Kalbimi Çalan Hırsız

7.9K 299 109
                                    

Kapının aniden açılışıyla yattığı yerden irkilerek doğruldu ve uyuya kalmadan önce okuduğu kitap kucağından yatağın dibine düştü. Üzerindeki kısa süreli şaşkınlığı attıktan sonra kapının önünde dikilen kız kardeşine kızarak baktı. Ardından yere eğilip düşen kitabı aldı.

''Odaya öyle mi girilir? Artık çocuk değiliz. İnsan bir kapıya vurur.''

Eleni sözlerini umursamadan ona doğru yürüyüp bu kez kafasında dikildi. Eliyle hemen kalkmasını işaret ettikten sonra dönüp pencereye yürüdü. Önce perdeleri sıyırdı, ardından pencere kanatlarını sonuna kadar açtı.

''Kalksana! Bak hâlâ oturuyor.''

''Tamam, kalktık.''

Yataktan kalkmasıyla Eleni bu kez yatağa yaklaşıp düzeltmeye başladı. Kız kardeşi yatağı düzeltirken o da dolabına yaklaşıp kıyafetlerini seçmeye başladı.

''Hasibe teyze haber yolladı. Bugün erken gelsin, demiş. Aldıracakları varmış pazardan. Ankara'dan torunu gelecek, biliyorsun.''

''Tamam, yemekten sonra giderim.''

Eleni yatağı düzeltmeyi bitirip kardeşine döndüğünde dolabın içinin dağınıklığı çarptı gözüne. Ona doğru yürürken sinirle nefes alıp veriyordu.

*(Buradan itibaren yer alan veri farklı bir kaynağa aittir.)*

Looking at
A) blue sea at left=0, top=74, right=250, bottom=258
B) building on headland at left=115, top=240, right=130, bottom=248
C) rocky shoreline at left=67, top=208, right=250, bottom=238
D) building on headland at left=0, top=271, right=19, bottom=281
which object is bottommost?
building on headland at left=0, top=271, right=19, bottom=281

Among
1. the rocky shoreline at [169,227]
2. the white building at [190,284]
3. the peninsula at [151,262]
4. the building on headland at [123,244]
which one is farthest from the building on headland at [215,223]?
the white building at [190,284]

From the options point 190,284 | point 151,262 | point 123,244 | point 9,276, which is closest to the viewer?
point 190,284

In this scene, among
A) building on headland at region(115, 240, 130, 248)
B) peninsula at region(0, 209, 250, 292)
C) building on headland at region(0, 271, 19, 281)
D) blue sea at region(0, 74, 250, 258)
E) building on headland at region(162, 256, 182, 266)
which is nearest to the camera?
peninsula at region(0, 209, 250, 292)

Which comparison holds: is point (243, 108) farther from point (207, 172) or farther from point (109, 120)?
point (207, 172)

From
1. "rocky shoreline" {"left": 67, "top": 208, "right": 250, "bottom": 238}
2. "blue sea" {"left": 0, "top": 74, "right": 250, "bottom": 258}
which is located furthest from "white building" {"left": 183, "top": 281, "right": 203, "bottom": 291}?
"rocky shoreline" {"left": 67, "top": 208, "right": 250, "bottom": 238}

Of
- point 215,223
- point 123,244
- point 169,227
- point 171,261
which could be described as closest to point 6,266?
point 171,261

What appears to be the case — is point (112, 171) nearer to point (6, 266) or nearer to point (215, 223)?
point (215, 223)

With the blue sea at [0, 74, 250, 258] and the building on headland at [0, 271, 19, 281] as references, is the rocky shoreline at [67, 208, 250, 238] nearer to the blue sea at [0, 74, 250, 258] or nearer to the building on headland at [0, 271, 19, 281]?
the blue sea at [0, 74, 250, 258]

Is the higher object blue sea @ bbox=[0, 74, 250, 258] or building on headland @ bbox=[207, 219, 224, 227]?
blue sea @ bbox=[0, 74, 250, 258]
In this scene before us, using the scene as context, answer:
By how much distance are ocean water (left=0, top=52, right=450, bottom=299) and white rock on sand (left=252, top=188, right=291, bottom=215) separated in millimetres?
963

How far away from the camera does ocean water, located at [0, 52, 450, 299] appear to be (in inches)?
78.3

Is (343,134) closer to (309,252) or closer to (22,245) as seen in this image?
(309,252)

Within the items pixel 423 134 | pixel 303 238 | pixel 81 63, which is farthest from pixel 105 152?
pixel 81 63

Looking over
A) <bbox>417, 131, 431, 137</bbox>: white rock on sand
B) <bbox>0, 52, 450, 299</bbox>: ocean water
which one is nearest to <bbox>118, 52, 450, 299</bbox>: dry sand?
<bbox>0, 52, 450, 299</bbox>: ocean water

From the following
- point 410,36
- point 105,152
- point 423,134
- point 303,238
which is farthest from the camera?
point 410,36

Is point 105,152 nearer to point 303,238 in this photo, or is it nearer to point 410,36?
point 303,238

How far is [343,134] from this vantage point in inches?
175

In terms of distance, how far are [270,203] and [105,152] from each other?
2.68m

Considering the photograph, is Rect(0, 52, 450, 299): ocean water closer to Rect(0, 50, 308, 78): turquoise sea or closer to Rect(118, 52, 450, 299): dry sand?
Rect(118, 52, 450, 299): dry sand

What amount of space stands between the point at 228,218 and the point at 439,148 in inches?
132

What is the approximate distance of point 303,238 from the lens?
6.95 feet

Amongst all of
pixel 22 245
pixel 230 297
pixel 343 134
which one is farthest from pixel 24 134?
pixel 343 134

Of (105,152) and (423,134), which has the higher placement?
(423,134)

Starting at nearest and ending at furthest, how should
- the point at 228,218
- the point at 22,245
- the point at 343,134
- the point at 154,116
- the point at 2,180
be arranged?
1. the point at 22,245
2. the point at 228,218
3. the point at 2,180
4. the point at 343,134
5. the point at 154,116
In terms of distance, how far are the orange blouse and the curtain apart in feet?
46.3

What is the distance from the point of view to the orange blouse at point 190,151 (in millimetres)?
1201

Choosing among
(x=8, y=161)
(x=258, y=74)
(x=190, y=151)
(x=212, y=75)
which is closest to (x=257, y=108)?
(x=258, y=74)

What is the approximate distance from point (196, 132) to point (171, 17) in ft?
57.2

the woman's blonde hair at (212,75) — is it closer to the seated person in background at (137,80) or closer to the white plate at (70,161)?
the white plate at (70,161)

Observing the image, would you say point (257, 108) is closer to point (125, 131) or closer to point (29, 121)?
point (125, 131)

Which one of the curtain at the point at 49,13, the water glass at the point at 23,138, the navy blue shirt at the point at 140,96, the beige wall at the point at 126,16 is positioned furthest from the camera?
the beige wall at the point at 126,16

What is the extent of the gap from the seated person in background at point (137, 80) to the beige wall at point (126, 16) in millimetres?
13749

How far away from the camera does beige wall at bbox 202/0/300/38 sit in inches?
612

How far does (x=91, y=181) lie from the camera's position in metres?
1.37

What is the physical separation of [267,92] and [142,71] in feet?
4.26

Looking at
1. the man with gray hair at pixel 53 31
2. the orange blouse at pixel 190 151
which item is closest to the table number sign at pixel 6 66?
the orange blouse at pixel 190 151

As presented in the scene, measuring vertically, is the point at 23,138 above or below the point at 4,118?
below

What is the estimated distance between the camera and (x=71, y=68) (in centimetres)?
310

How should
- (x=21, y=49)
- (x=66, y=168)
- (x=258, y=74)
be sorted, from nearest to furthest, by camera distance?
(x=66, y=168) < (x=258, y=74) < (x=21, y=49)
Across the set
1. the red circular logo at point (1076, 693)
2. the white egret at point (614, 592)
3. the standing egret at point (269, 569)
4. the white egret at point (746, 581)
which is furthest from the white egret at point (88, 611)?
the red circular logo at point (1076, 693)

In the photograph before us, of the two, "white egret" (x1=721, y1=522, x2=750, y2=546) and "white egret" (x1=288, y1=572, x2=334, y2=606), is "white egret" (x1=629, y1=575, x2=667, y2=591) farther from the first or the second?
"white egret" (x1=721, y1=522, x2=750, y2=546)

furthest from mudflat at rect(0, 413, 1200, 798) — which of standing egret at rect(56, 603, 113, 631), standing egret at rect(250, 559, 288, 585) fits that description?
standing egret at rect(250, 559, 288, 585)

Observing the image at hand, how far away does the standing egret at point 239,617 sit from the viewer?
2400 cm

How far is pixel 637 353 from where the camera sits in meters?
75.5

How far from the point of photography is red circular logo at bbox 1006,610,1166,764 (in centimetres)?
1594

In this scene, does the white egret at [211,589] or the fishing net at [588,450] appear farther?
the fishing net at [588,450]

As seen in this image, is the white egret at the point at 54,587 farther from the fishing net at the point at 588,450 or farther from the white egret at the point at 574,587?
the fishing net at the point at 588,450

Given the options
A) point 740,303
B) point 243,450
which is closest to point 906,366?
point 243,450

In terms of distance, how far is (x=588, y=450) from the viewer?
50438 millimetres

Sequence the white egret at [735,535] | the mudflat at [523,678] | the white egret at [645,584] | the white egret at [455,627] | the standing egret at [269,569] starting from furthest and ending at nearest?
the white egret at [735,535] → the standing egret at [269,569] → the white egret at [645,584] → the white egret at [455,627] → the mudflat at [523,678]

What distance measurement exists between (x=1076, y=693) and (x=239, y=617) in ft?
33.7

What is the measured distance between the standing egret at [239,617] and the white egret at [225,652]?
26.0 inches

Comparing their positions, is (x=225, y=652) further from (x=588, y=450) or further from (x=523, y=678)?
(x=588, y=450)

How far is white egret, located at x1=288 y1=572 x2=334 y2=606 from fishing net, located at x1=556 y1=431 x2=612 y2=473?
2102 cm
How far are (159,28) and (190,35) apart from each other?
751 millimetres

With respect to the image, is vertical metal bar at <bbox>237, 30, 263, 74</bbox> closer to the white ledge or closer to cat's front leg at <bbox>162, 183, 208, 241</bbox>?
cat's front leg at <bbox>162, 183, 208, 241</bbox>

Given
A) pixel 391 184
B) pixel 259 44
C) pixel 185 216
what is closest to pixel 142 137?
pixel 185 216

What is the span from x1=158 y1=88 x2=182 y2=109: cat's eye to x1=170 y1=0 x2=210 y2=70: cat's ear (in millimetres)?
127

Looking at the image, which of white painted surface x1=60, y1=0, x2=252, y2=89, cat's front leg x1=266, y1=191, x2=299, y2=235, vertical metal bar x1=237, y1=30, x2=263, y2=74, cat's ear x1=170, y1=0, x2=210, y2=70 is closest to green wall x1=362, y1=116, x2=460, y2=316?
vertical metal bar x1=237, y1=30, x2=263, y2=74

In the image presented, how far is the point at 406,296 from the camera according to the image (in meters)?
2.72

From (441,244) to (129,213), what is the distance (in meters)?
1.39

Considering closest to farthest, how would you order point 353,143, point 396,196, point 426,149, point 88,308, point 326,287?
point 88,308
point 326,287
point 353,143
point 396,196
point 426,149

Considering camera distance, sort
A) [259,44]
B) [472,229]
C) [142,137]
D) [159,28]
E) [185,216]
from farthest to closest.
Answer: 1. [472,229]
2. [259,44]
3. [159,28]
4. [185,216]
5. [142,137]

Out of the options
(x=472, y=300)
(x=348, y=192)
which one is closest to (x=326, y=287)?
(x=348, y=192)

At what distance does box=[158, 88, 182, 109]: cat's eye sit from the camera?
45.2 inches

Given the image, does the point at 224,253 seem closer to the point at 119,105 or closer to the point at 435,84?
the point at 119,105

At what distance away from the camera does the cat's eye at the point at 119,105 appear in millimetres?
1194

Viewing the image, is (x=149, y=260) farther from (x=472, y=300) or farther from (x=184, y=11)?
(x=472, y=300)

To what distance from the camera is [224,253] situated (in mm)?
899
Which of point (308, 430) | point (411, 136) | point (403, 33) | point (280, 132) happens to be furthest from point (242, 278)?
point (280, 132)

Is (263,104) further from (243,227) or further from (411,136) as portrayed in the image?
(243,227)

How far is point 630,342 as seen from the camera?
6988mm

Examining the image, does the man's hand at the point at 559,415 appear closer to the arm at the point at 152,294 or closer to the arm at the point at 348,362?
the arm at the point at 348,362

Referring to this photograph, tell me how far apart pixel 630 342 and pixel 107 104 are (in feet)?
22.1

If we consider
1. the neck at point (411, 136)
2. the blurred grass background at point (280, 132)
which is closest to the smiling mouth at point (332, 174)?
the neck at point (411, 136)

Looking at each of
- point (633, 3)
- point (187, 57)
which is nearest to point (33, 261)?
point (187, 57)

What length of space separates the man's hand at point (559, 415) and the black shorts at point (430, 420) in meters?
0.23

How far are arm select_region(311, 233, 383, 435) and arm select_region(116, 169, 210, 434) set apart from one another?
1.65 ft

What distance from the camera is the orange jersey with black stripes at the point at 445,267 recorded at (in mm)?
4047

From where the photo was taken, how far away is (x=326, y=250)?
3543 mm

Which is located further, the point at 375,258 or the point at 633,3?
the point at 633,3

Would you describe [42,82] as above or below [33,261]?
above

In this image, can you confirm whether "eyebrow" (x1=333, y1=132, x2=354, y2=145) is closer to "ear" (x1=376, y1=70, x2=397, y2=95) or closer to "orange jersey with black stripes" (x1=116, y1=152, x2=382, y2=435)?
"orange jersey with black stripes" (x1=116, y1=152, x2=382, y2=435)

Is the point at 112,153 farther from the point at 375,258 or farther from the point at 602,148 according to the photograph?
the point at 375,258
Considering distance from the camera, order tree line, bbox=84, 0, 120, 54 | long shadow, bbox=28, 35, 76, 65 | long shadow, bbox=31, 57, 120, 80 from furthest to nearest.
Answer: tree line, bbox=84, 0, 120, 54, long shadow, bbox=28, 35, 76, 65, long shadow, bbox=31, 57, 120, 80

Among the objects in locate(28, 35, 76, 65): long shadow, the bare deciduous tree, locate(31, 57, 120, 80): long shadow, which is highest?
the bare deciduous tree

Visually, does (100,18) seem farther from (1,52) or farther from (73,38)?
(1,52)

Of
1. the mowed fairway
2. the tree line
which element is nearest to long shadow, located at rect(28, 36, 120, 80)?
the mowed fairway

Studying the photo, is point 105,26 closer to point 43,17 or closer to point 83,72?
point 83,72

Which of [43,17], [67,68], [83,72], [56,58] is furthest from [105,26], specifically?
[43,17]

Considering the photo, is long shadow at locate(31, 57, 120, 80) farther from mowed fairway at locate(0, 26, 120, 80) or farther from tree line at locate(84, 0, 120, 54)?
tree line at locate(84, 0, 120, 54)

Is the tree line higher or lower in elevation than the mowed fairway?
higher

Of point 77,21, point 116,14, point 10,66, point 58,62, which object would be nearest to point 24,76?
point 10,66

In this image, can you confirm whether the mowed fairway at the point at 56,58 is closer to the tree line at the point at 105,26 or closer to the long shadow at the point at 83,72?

''Leon!'' dedi kızarak. Sesi de yüksek çıkmıştı. Onu dolabın yanından uzaklaştırarak üstte olan birkaç kıyafeti eline aldı. ''Bunlar dün giydiğin kıyafetlerin değil mi? Sana kaç kere kirlilerle temizleri aynı yere koyma dedim.'' deyip elbiseleri kokladı. ''Bak işte, leş gibi kokuyorlar. Bütün akşam o meyhanede üzerine yemek kokuları, içki kokuları siniyor. Gelmiş bir de temizlerin içine atmışsın.''

Leon biraz sinirle kafasını kaşımaya başladı ve ardından Eleni'yi ittirip kapıya doğru yürüdü. Eleni gitmeye direniyor ve hâlâ konuşuyordu.

''Önce yüzünü yıka. Yüzünü! Sonra giyersin üzerini.''

''Çık artık şu odadan!''

Eleni'yi dışarı attıktan sonra dönüp söylenerek üzerini giydi. İşi bitince odadan çıkıp yüzünü yıkamaya gitti. Elinde havluyla dönerken Eleni'yi yemek tabaklarını masaya taşırken gördü. Yanından geçerken elindeki havluyu kız kardeşinin kafasına atıp oturma odasına kaçtı.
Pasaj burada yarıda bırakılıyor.